**Problem details**
Repeat every record below exactly, omitting any pictures.
----------------------------------------
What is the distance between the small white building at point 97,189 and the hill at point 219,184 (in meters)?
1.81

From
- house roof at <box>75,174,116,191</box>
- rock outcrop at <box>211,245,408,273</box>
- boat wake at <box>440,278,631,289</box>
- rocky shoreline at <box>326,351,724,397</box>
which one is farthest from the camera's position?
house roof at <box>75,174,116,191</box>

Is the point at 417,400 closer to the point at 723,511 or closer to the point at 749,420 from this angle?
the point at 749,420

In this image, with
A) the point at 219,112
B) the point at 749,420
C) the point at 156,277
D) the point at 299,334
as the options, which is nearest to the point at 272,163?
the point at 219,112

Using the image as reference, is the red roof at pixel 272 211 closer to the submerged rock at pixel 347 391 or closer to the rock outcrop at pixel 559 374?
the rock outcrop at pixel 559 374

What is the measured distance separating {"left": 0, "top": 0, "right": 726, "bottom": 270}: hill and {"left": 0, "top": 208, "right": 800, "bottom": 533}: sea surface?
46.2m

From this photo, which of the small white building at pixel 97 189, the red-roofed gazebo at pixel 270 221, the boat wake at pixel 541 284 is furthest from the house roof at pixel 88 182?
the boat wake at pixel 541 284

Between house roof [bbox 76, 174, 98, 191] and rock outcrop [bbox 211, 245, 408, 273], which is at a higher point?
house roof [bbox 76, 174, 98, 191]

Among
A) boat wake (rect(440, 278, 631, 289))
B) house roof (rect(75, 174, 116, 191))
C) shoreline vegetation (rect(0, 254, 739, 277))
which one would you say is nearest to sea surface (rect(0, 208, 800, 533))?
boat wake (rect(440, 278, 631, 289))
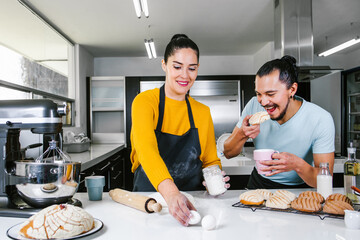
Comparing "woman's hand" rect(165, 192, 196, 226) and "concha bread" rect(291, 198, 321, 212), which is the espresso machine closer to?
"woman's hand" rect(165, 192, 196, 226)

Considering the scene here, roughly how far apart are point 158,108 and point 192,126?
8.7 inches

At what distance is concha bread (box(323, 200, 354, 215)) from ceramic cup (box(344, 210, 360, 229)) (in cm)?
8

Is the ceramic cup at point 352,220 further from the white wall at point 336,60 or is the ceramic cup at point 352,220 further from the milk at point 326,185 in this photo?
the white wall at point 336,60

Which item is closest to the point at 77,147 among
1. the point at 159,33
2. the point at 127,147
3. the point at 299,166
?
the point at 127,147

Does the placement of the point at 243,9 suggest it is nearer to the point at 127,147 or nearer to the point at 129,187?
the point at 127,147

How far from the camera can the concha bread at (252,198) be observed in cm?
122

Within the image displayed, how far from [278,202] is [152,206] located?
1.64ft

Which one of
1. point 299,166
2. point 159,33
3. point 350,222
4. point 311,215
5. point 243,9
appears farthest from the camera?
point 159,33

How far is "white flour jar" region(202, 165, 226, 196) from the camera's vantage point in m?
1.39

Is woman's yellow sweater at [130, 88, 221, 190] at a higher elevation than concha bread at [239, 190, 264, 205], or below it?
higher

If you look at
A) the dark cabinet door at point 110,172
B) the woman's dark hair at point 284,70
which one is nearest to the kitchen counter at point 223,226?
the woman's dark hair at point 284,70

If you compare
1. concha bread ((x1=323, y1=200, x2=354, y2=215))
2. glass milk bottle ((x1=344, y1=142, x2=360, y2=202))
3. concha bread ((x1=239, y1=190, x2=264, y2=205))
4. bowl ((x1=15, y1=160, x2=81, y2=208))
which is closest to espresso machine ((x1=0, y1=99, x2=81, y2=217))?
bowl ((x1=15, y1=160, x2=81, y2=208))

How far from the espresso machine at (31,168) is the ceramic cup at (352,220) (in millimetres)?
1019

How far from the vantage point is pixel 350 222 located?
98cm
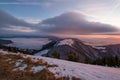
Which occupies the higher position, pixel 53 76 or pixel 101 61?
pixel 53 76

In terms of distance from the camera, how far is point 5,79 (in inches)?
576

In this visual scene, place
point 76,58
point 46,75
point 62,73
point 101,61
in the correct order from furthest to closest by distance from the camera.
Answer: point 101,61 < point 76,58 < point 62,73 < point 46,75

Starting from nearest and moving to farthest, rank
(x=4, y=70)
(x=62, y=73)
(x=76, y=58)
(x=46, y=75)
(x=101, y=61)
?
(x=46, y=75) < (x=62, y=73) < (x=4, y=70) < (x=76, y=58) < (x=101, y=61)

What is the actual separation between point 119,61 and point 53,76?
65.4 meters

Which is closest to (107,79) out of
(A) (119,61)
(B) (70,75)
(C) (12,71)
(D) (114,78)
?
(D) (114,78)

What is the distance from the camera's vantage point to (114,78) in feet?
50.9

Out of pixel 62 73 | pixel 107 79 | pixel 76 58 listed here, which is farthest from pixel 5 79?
----------------------------------------
**Solution below**
What is the distance between the small white building at point 97,189 and the hill at point 219,184 (in meters)?
1.81

From
- house roof at <box>75,174,116,191</box>
- rock outcrop at <box>211,245,408,273</box>
- boat wake at <box>440,278,631,289</box>
- rocky shoreline at <box>326,351,724,397</box>
which one is farthest from the camera's position?
house roof at <box>75,174,116,191</box>

Is the point at 417,400 closer to the point at 723,511 or closer to the point at 749,420 from this angle?
the point at 749,420

In this image, with
A) the point at 219,112
B) the point at 749,420
C) the point at 156,277
D) the point at 299,334
as the options, which is nearest to the point at 272,163?
the point at 219,112

Using the image as reference, is the red roof at pixel 272 211 closer to the submerged rock at pixel 347 391 or closer to the rock outcrop at pixel 559 374?
the rock outcrop at pixel 559 374

What is the measured distance separating {"left": 0, "top": 0, "right": 726, "bottom": 270}: hill and {"left": 0, "top": 208, "right": 800, "bottom": 533}: sea surface?
46.2m

From this photo, which of the small white building at pixel 97 189, the red-roofed gazebo at pixel 270 221, the boat wake at pixel 541 284 is furthest from the house roof at pixel 88 182?
the boat wake at pixel 541 284

Between house roof [bbox 76, 174, 98, 191] and rock outcrop [bbox 211, 245, 408, 273], which is at a higher point?
house roof [bbox 76, 174, 98, 191]

Among
A) boat wake (rect(440, 278, 631, 289))
B) house roof (rect(75, 174, 116, 191))
C) shoreline vegetation (rect(0, 254, 739, 277))
which one would you say is nearest to sea surface (rect(0, 208, 800, 533))?
boat wake (rect(440, 278, 631, 289))
Comparing "woman's hand" rect(165, 192, 196, 226) and "concha bread" rect(291, 198, 321, 212), which is the espresso machine closer to?
"woman's hand" rect(165, 192, 196, 226)

Considering the scene here, roughly how far apart are point 158,108 and point 192,126?
8.7 inches

At what distance is concha bread (box(323, 200, 354, 215)) from ceramic cup (box(344, 210, 360, 229)) (in cm)?
8

Is the ceramic cup at point 352,220 further from the white wall at point 336,60 or is the ceramic cup at point 352,220 further from the milk at point 326,185 in this photo?
the white wall at point 336,60

Which item is closest to the point at 77,147 among
1. the point at 159,33
2. the point at 127,147
3. the point at 299,166
?
the point at 127,147

Does the placement of the point at 243,9 suggest it is nearer to the point at 127,147 or nearer to the point at 129,187?
the point at 127,147

How far from the camera can the concha bread at (252,198) be observed in cm?
122

Within the image displayed, how far from [278,202] is [152,206] located?
1.64ft

Which one of
1. point 299,166
2. point 159,33
3. point 350,222
4. point 311,215
5. point 243,9
appears farthest from the camera?
point 159,33

How far is "white flour jar" region(202, 165, 226, 196) from the camera's vantage point in m?
1.39

Is woman's yellow sweater at [130, 88, 221, 190] at a higher elevation than concha bread at [239, 190, 264, 205], or below it?
higher

If you look at
A) the dark cabinet door at point 110,172
B) the woman's dark hair at point 284,70
which one is nearest to the kitchen counter at point 223,226?
the woman's dark hair at point 284,70

If you compare
1. concha bread ((x1=323, y1=200, x2=354, y2=215))
2. glass milk bottle ((x1=344, y1=142, x2=360, y2=202))
3. concha bread ((x1=239, y1=190, x2=264, y2=205))
4. bowl ((x1=15, y1=160, x2=81, y2=208))
which is closest to espresso machine ((x1=0, y1=99, x2=81, y2=217))?
bowl ((x1=15, y1=160, x2=81, y2=208))

How far from the espresso machine at (31,168) is the ceramic cup at (352,220) (in millimetres)?
1019

How far from the vantage point is pixel 350 222 located?
98cm
Which occupies the higher position, pixel 53 76 or pixel 101 61?
pixel 53 76

In terms of distance from the camera, how far is point 5,79 (in inches)?
576

In this visual scene, place
point 76,58
point 46,75
point 62,73
point 101,61
in the correct order from furthest to closest by distance from the camera.
Answer: point 101,61 < point 76,58 < point 62,73 < point 46,75

Starting from nearest and moving to farthest, rank
(x=4, y=70)
(x=62, y=73)
(x=76, y=58)
(x=46, y=75)
(x=101, y=61)
?
(x=46, y=75) < (x=62, y=73) < (x=4, y=70) < (x=76, y=58) < (x=101, y=61)

What is the actual separation between point 119,61 and point 53,76?
65.4 meters

Which is closest to (107,79) out of
(A) (119,61)
(B) (70,75)
(C) (12,71)
(D) (114,78)
?
(D) (114,78)

What is the distance from the camera's vantage point to (114,78) in feet?
50.9

Out of pixel 62 73 | pixel 107 79 | pixel 76 58 listed here, which is farthest from pixel 5 79?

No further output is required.